EXERCISE DETAILS:
Your task is to return all of the entries below exactly, leaving out each picture.

THE DATA:

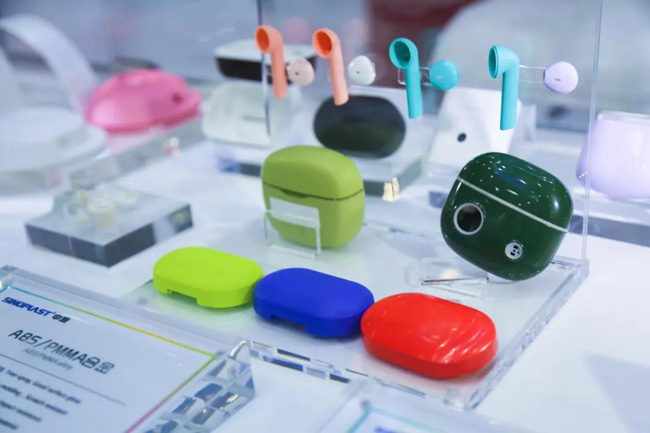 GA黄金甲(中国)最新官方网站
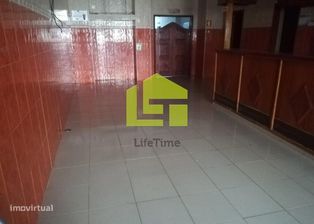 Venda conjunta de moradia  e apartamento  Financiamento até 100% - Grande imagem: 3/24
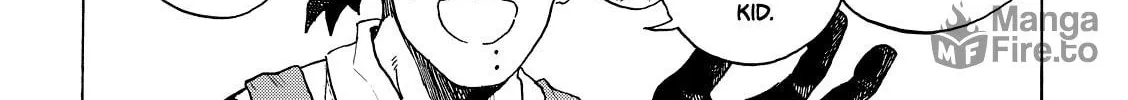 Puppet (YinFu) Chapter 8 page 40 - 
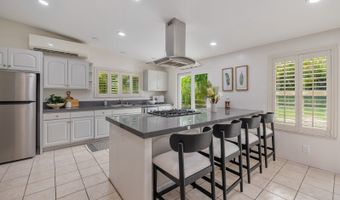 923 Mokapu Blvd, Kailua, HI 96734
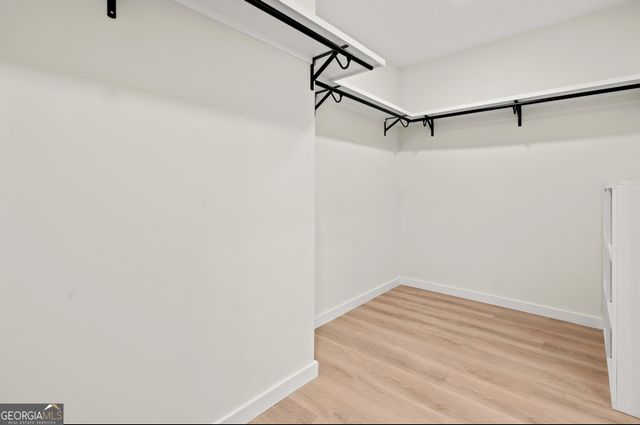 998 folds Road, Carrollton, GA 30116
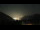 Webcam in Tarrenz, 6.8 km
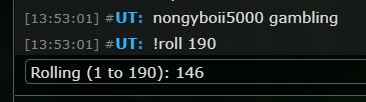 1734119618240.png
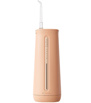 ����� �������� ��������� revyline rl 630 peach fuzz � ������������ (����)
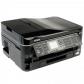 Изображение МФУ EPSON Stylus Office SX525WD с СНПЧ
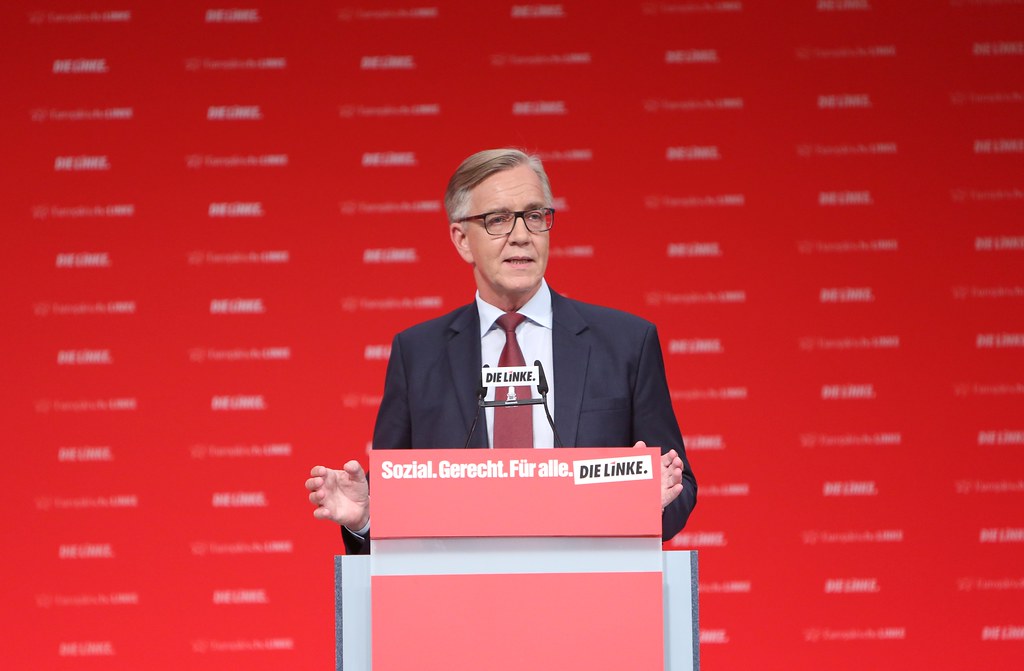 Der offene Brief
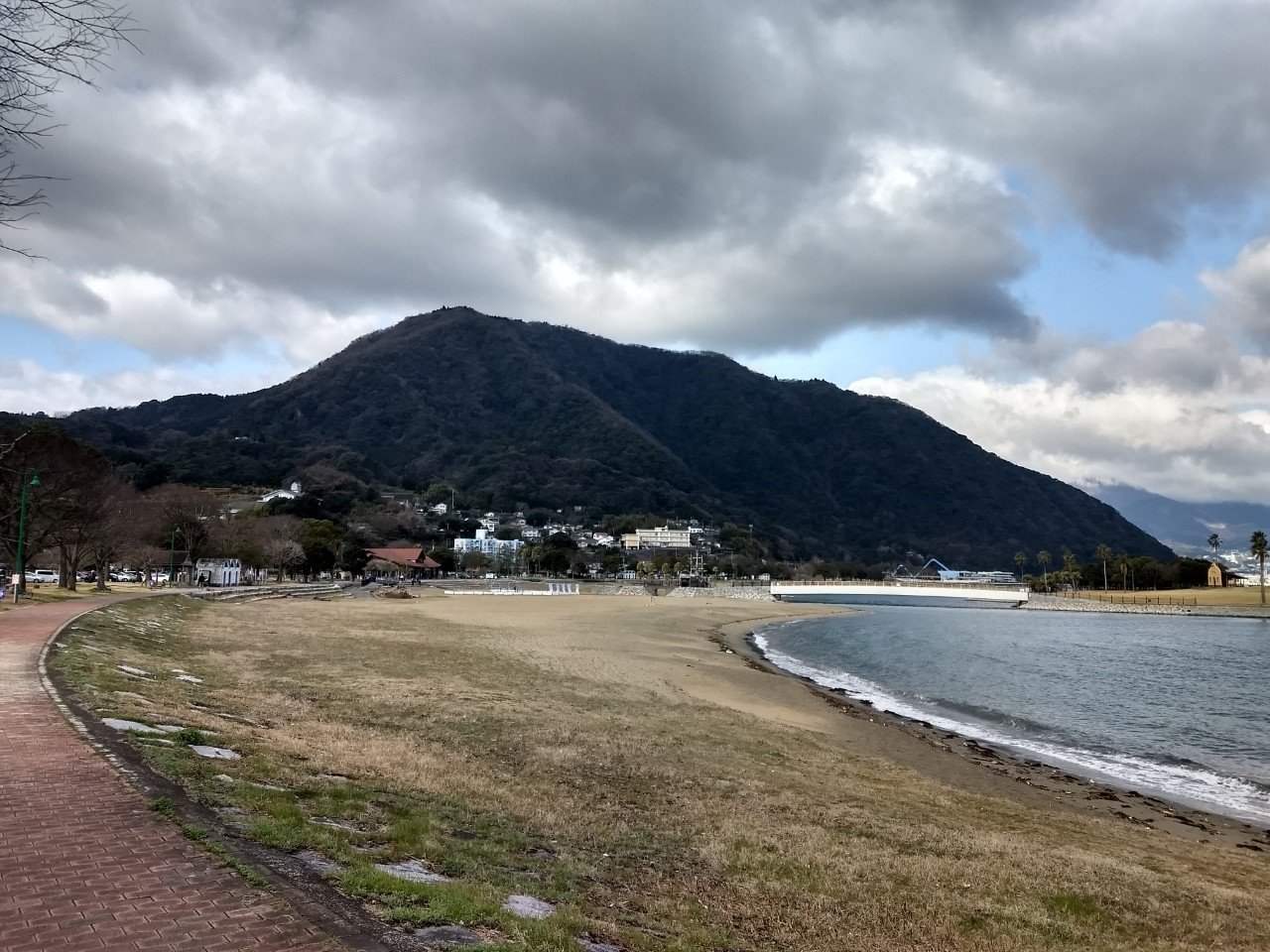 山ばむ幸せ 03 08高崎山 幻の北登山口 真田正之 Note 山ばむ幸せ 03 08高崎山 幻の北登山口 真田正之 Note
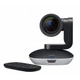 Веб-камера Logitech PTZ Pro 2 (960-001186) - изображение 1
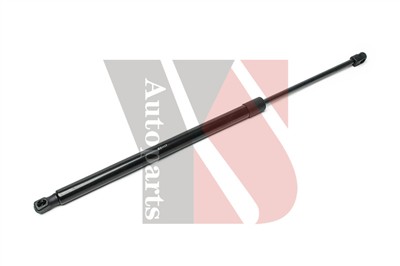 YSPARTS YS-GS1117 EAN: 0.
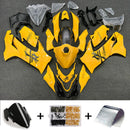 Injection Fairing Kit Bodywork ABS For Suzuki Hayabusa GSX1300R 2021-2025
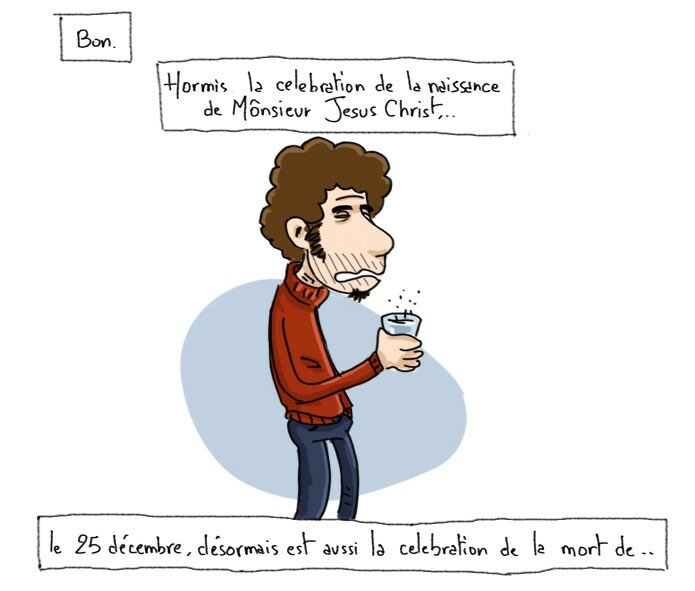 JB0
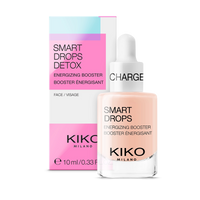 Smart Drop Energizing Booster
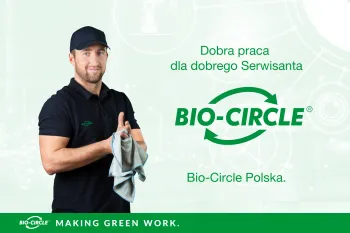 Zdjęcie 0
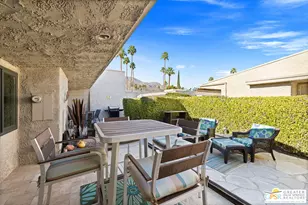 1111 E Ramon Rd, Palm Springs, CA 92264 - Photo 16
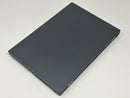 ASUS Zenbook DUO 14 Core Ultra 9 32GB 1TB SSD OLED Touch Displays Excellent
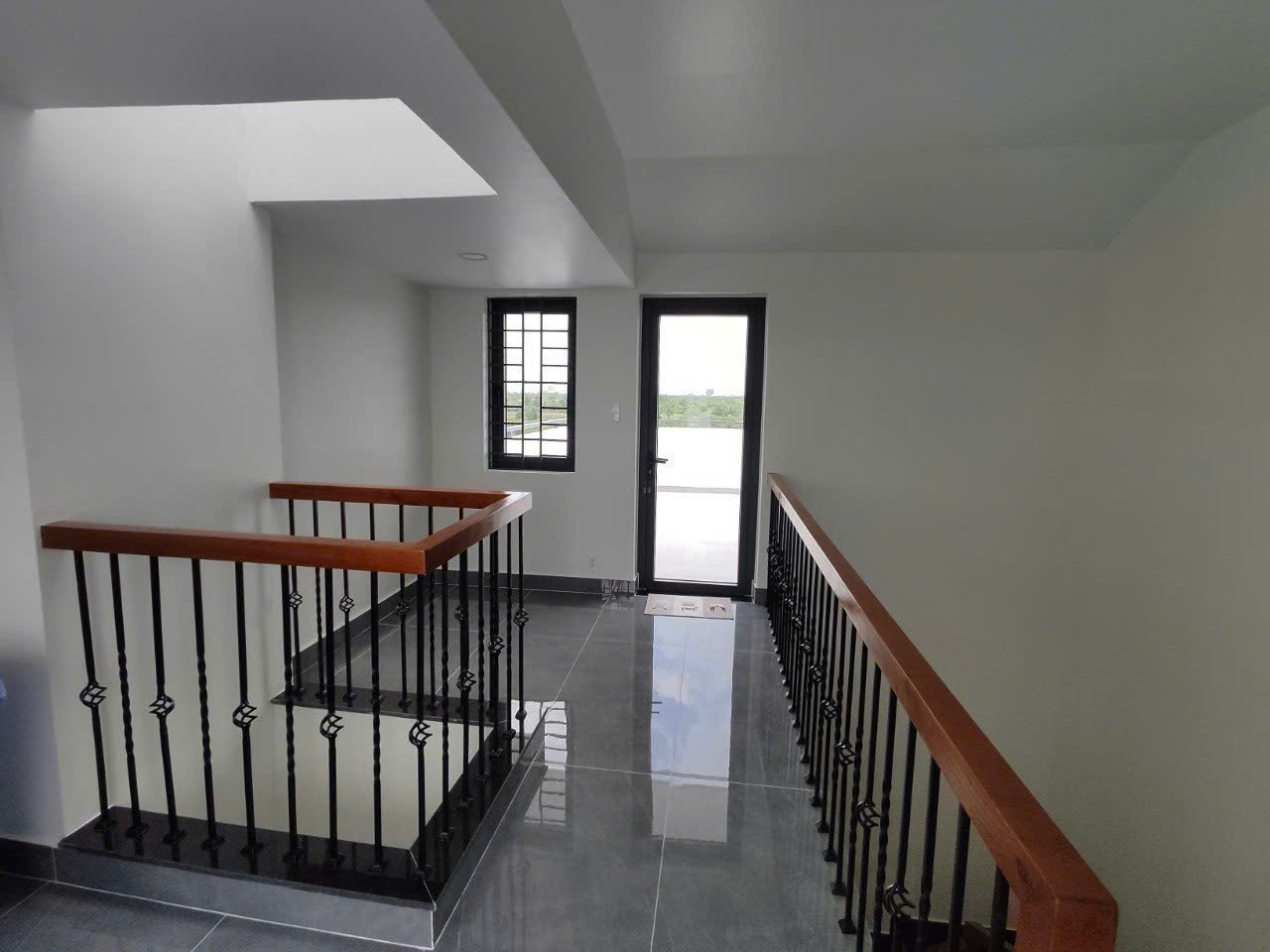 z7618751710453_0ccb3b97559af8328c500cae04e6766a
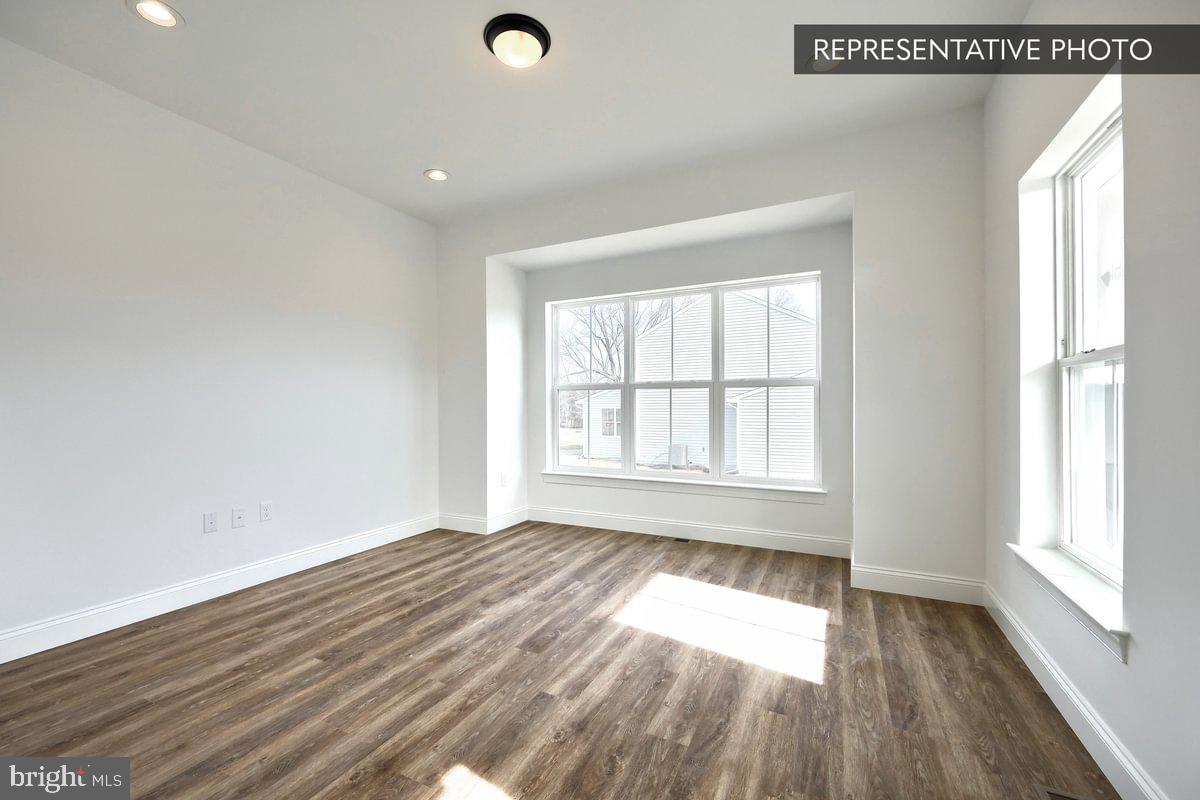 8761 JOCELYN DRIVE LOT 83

RESPONSE TO THIS TASK:
 GA黄金甲(中国)最新官方网站
 Venda conjunta de moradia  e apartamento  Financiamento até 100% - Grande imagem: 3/24
 Puppet (YinFu) Chapter 8 page 40 - 
 923 Mokapu Blvd, Kailua, HI 96734
 998 folds Road, Carrollton, GA 30116
 Webcam in Tarrenz, 6.8 km
 1734119618240.png
 ����� �������� ��������� revyline rl 630 peach fuzz � ������������ (����)
 Изображение МФУ EPSON Stylus Office SX525WD с СНПЧ
 Der offene Brief
 山ばむ幸せ 03 08高崎山 幻の北登山口 真田正之 Note 山ばむ幸せ 03 08高崎山 幻の北登山口 真田正之 Note
 Веб-камера Logitech PTZ Pro 2 (960-001186) - изображение 1
 YSPARTS YS-GS1117 EAN: 0.
 Injection Fairing Kit Bodywork ABS For Suzuki Hayabusa GSX1300R 2021-2025
 JB0
 Smart Drop Energizing Booster
 Zdjęcie 0
 1111 E Ramon Rd, Palm Springs, CA 92264 - Photo 16
 ASUS Zenbook DUO 14 Core Ultra 9 32GB 1TB SSD OLED Touch Displays Excellent
 z7618751710453_0ccb3b97559af8328c500cae04e6766a
 8761 JOCELYN DRIVE LOT 83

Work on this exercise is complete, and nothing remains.